Except for the fact that I do it constantly as you say "off grid" for much less than 500 a month. with no water maker or refrigeraion. My boat looks good and I am clean and presentable. Never been accused of looking like a vagabond or a gypsy. If I spend anything it's because I feel like it not because I have to. Nothing has ever broke that I could'nt fix with my supply of fix it stuff or just do without. If you set up your boat right, it's not so vulnerable or reliant on town. Then town becomes a place to visit once a month because you are bored not because you need it. The most relable dinghy I've ever owned was a dug out canoe, won't sink or break down.


----------



## kd3pc (Oct 19, 2006)

TQA said:


> There is only one country with a 300 dollar entrance fee and that is the Bahamas.


this is patently incorrect, and you may check some more before...

I know for a fact that Bermuda has a $35 per person entrance "tax".....and if you stay a while, a boat tax....

and that Grenada has a fee based on boat length, per month, starting at $50 per month...and $8 or $10 per person - "cruise" tax per month...

been there and done that....this of course in addition to valid passport and visa (which almost always have some fee, tax, bribe, grease, etc associated with it)..

try noonsite for information on other islands...


----------



## TQA (Apr 4, 2009)

kd3pc said:


> this is patently incorrect, and you may check some more before...
> 
> I know for a fact that Bermuda has a $35 per person entrance "tax".....and if you stay a while, a boat tax....
> 
> ...


Hmm you might want to check my location. I am currently cruisng in the Caribbean so I know a bit about the costs and at this PRECISE MOMENT I am in GRENADA and am looking at my cruising permit receipt for a 44 ft boat. It reads $75 EAST CARIBBEAN DOLLARS This is patently correct my friend!

◆ **Exercise description**: Rewrite the forum thread on cruising fees from "been there and" to "associated with it)..", switching "valid passport" to "current passport".

◆ **Raw records**:
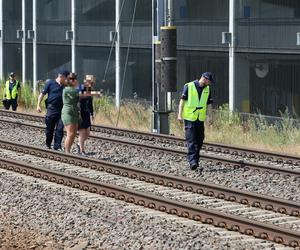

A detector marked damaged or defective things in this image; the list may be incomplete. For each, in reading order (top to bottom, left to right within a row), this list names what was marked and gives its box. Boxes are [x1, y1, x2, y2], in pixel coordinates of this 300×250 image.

rusty rail surface [1, 117, 298, 178]
rusty rail surface [0, 109, 300, 166]
rusty rail surface [0, 139, 300, 219]
rusty rail surface [0, 156, 300, 248]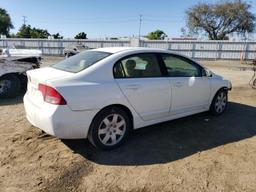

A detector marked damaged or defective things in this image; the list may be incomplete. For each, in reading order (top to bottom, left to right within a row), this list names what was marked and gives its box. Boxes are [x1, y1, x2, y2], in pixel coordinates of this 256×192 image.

damaged vehicle [0, 47, 41, 98]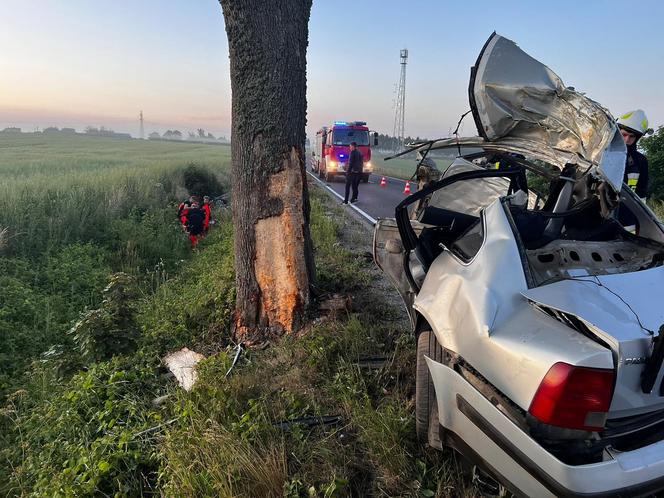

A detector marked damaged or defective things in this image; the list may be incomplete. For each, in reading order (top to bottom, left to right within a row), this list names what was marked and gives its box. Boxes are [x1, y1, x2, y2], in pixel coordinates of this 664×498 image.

torn metal sheet [470, 31, 624, 191]
wrecked white car [376, 33, 664, 496]
torn metal sheet [162, 348, 204, 392]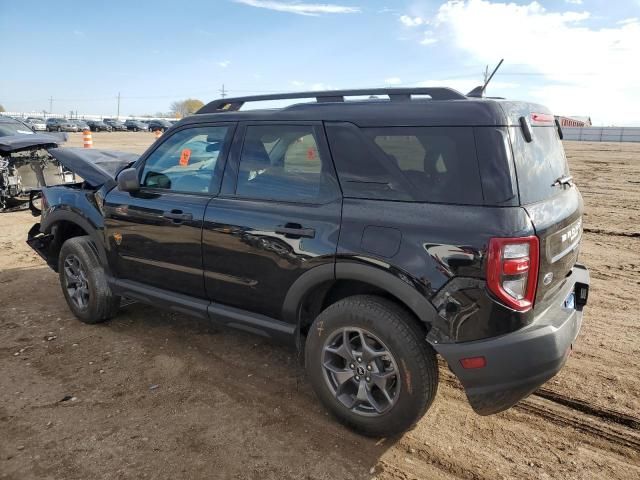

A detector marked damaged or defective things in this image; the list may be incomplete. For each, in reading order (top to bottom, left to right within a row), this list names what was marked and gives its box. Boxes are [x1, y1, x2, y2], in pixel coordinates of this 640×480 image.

crumpled hood [0, 132, 67, 155]
crumpled hood [48, 147, 140, 187]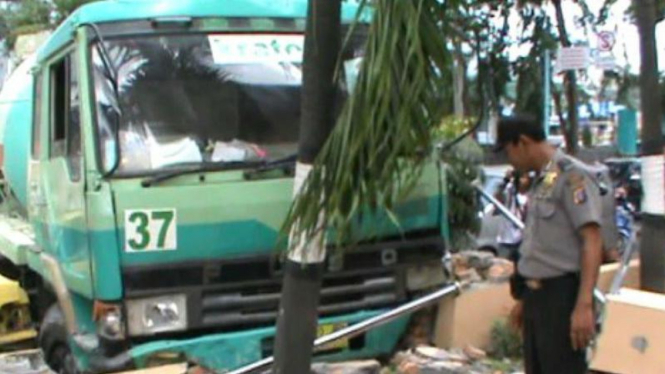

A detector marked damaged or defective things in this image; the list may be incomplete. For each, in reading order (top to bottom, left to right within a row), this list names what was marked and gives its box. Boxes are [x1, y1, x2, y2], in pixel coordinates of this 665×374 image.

crashed vehicle [0, 1, 452, 372]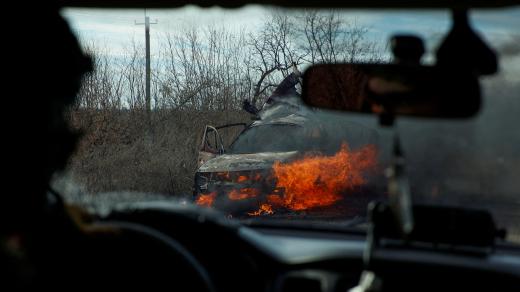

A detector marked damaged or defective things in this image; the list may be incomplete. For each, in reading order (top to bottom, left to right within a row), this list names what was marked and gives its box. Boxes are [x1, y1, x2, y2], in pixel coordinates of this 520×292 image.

destroyed car hood [197, 152, 298, 172]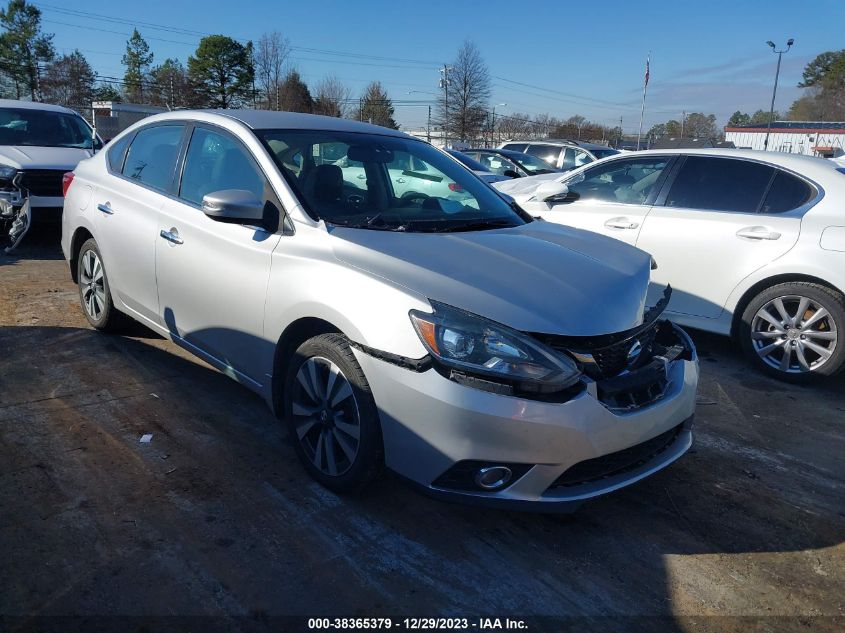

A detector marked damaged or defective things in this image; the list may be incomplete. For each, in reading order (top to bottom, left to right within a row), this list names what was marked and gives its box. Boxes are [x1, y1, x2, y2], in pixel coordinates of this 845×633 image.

front-end collision damage [0, 173, 32, 252]
cracked headlight [408, 300, 580, 392]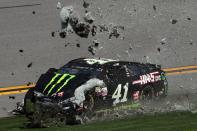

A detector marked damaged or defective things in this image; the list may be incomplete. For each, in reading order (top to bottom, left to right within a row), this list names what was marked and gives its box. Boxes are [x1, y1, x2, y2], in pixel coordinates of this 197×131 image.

damaged front end [24, 89, 81, 127]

◆ **Output for this task**:
been there and done that....this of course in addition to current passport and visa (which almost always have some fee, tax, bribe, grease, etc associated with it)..